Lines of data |
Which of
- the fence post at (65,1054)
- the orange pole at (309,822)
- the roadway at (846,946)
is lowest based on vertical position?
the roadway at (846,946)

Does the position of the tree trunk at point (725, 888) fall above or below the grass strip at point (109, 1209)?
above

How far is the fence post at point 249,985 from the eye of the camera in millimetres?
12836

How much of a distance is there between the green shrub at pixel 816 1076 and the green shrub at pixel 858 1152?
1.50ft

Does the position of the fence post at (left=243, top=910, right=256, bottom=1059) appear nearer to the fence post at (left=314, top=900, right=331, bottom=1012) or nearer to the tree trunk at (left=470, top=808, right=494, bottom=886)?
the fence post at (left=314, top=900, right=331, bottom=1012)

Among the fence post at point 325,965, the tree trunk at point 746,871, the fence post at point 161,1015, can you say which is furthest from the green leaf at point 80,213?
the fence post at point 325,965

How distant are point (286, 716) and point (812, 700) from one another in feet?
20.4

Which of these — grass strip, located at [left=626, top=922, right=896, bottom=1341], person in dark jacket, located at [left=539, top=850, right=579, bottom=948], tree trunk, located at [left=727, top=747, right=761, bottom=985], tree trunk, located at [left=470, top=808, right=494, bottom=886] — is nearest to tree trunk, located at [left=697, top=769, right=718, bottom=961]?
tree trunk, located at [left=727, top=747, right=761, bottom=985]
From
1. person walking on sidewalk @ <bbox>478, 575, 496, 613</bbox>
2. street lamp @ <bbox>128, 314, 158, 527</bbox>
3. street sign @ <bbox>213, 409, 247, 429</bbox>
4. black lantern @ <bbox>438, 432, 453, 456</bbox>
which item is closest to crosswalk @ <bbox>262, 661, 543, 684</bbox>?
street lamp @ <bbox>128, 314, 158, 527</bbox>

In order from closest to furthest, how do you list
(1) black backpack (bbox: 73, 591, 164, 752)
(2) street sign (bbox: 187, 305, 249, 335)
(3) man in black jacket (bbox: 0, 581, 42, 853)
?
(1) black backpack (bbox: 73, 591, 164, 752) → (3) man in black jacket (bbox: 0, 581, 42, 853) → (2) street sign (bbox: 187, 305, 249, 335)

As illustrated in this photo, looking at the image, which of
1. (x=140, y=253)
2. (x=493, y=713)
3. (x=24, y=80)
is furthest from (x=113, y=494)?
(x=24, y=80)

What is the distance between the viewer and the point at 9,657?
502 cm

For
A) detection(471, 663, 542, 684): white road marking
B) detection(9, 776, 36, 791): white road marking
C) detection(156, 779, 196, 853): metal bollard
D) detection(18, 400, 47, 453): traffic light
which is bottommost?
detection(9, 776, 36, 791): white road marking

THE REQUEST |
Print exactly the lines from the one with "In order from" through the end of the data, inclusive.

RESPONSE TO THIS EXERCISE |
In order from closest to furthest, how do you list
(1) black backpack (bbox: 73, 591, 164, 752)
(2) street sign (bbox: 187, 305, 249, 335)
(3) man in black jacket (bbox: 0, 581, 42, 853)
?
(1) black backpack (bbox: 73, 591, 164, 752) → (3) man in black jacket (bbox: 0, 581, 42, 853) → (2) street sign (bbox: 187, 305, 249, 335)

As illustrated in this photo, looking at the image, which of
1. (x=140, y=253)
2. (x=493, y=713)
3. (x=24, y=80)
is furthest from (x=113, y=494)?
(x=24, y=80)

What is the distance between the viewer and the point at 9,657?
502 cm

For
A) detection(471, 663, 542, 684): white road marking
B) detection(9, 776, 36, 791): white road marking
C) detection(156, 779, 196, 853): metal bollard
D) detection(18, 400, 47, 453): traffic light
which is bottommost?
detection(9, 776, 36, 791): white road marking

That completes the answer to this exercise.